• [Task]:
Change every "red helmet" in the listing below to "yellow helmet", then write out all of its lines with nothing else altered.

Records from a dataset
# # # # #

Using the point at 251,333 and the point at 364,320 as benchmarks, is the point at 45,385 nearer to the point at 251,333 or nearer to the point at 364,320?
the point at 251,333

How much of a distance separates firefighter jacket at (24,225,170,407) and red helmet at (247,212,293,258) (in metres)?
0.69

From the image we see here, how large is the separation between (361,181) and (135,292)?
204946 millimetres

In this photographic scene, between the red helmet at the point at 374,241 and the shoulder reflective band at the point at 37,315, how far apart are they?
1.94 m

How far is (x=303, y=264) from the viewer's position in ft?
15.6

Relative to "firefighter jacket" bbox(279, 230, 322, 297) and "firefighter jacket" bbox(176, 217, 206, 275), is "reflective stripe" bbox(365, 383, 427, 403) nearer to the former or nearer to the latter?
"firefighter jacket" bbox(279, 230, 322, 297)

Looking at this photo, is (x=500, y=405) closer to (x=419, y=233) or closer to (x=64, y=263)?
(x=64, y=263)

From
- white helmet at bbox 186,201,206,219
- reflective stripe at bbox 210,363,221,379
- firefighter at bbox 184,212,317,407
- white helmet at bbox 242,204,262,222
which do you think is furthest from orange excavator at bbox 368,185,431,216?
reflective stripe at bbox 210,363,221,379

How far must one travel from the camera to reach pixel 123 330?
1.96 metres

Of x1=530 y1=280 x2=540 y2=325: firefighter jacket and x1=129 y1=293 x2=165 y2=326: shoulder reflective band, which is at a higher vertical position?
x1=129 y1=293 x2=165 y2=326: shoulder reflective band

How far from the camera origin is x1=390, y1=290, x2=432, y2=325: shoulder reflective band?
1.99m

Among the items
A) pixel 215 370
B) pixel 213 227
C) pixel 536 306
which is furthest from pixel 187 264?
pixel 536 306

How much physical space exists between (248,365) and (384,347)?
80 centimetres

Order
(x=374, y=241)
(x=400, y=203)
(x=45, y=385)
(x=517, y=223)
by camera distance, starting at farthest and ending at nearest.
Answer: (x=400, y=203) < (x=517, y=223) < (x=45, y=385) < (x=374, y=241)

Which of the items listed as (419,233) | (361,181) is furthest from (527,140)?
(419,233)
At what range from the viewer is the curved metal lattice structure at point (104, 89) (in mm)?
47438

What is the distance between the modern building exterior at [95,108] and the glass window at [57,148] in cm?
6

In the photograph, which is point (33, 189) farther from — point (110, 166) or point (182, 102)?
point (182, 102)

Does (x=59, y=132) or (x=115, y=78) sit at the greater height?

# # # # #

• [Solution for this problem]:
Using the point at 251,333 and the point at 364,320 as benchmarks, is the point at 45,385 nearer to the point at 251,333 or nearer to the point at 364,320?
the point at 251,333

How much of a distance separates firefighter jacket at (24,225,170,407) and yellow helmet at (247,212,293,258) (in metres)?
0.69

From the image we see here, how large is the separation between (361,181) and (135,292)?
204946 millimetres

In this photographic scene, between the yellow helmet at the point at 374,241 and the shoulder reflective band at the point at 37,315, how far apart are they?
1.94 m

How far is (x=303, y=264) from the viewer's position in ft?
15.6

Relative to "firefighter jacket" bbox(279, 230, 322, 297) and "firefighter jacket" bbox(176, 217, 206, 275), is "reflective stripe" bbox(365, 383, 427, 403) nearer to the former or nearer to the latter?
"firefighter jacket" bbox(279, 230, 322, 297)

Looking at this photo, is (x=500, y=405) closer to (x=419, y=233) or closer to (x=64, y=263)?
(x=64, y=263)

From
- white helmet at bbox 186,201,206,219
- reflective stripe at bbox 210,363,221,379
- firefighter at bbox 184,212,317,407
- white helmet at bbox 242,204,262,222
which do you think is furthest from orange excavator at bbox 368,185,431,216?
reflective stripe at bbox 210,363,221,379

How far must one travel from the camera to reach pixel 123 330?
1.96 metres

Of x1=530 y1=280 x2=540 y2=325: firefighter jacket and x1=129 y1=293 x2=165 y2=326: shoulder reflective band, which is at a higher vertical position?
x1=129 y1=293 x2=165 y2=326: shoulder reflective band

How far from the camera origin is x1=390, y1=290, x2=432, y2=325: shoulder reflective band?
1.99m

Among the items
A) pixel 215 370
B) pixel 213 227
C) pixel 536 306
which is furthest from pixel 187 264?
pixel 536 306

How much physical space exists between (248,365) and (384,347)?
80 centimetres

Order
(x=374, y=241)
(x=400, y=203)
(x=45, y=385)
(x=517, y=223)
by camera distance, starting at farthest and ending at nearest.
Answer: (x=400, y=203) < (x=517, y=223) < (x=45, y=385) < (x=374, y=241)

Which of the items listed as (419,233) | (361,181) is furthest from (527,140)?
(419,233)
At what range from the viewer is the curved metal lattice structure at point (104, 89) (in mm)?
47438

What is the distance between the modern building exterior at [95,108] and the glass window at [57,148] in cm?
6

In the photograph, which is point (33, 189) farther from — point (110, 166) or point (182, 102)?
point (182, 102)

Does (x=59, y=132) or (x=115, y=78) sit at the greater height?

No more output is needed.